**Aim:** Copy out, unchanged, the part of the rows that opens with the line containing "What is the distance from" and continues through the end of the rows.

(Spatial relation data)
__________________________________________________

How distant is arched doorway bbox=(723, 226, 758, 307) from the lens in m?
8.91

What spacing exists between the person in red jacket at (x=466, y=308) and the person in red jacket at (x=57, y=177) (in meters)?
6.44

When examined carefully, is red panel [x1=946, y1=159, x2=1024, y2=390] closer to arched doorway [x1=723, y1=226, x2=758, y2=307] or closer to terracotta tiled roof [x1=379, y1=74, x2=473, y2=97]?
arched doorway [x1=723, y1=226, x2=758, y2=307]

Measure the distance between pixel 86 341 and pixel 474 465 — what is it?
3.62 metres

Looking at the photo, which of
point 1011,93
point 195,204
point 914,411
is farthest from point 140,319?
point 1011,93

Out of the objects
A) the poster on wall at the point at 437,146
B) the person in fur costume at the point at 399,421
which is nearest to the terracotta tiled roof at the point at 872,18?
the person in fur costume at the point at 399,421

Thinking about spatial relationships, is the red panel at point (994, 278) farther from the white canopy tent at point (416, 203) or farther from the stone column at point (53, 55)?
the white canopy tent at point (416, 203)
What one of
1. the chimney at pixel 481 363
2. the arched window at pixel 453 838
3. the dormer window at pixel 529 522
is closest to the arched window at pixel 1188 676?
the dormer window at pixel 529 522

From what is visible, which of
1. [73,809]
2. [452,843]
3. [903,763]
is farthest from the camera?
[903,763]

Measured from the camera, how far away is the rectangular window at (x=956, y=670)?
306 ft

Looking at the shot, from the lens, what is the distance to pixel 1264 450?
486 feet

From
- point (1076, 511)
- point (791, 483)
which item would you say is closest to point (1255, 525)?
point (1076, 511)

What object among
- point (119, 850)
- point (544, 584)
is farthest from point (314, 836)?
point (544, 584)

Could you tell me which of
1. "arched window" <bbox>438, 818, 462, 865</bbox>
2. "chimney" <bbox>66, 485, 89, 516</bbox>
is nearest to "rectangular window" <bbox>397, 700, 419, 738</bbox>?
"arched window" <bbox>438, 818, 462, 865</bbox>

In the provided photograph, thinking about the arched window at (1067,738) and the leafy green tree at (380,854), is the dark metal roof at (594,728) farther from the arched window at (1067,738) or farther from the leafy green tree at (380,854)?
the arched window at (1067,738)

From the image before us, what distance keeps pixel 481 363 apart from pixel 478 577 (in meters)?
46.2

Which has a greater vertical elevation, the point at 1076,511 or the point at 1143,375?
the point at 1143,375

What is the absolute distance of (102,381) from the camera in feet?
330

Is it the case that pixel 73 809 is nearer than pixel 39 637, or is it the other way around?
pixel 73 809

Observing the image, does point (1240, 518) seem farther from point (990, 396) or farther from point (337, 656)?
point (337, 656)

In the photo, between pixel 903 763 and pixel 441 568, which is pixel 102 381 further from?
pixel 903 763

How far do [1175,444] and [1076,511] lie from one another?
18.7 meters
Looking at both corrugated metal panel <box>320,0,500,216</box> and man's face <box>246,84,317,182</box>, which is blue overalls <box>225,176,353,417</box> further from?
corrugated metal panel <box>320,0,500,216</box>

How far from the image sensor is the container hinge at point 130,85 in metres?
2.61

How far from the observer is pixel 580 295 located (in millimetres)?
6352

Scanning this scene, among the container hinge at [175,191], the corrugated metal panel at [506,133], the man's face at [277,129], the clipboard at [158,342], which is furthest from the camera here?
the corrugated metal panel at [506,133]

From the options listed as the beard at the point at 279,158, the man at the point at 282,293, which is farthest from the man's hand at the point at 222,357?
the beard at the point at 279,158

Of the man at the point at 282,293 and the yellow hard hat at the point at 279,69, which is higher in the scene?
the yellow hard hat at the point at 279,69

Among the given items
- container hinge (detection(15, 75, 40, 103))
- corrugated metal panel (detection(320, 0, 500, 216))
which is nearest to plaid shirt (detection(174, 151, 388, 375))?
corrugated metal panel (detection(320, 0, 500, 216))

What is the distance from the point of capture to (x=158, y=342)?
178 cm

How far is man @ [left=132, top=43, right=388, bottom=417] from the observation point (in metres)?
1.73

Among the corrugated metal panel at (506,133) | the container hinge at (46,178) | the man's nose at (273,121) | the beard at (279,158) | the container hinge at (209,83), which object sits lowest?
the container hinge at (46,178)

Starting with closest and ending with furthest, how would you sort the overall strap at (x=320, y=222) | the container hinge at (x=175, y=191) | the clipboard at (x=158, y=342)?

__________________________________________________

**Full response:**
What is the distance from the point of capture to (x=158, y=342)?
178 cm

How far is man @ [left=132, top=43, right=388, bottom=417] from the observation point (in metres)?
1.73

Among the corrugated metal panel at (506,133) | the container hinge at (46,178) | the man's nose at (273,121) | the beard at (279,158) | the container hinge at (209,83), which object sits lowest?
the container hinge at (46,178)

Starting with closest and ending with furthest, how would you sort the overall strap at (x=320, y=222) | the container hinge at (x=175, y=191) | the clipboard at (x=158, y=342)?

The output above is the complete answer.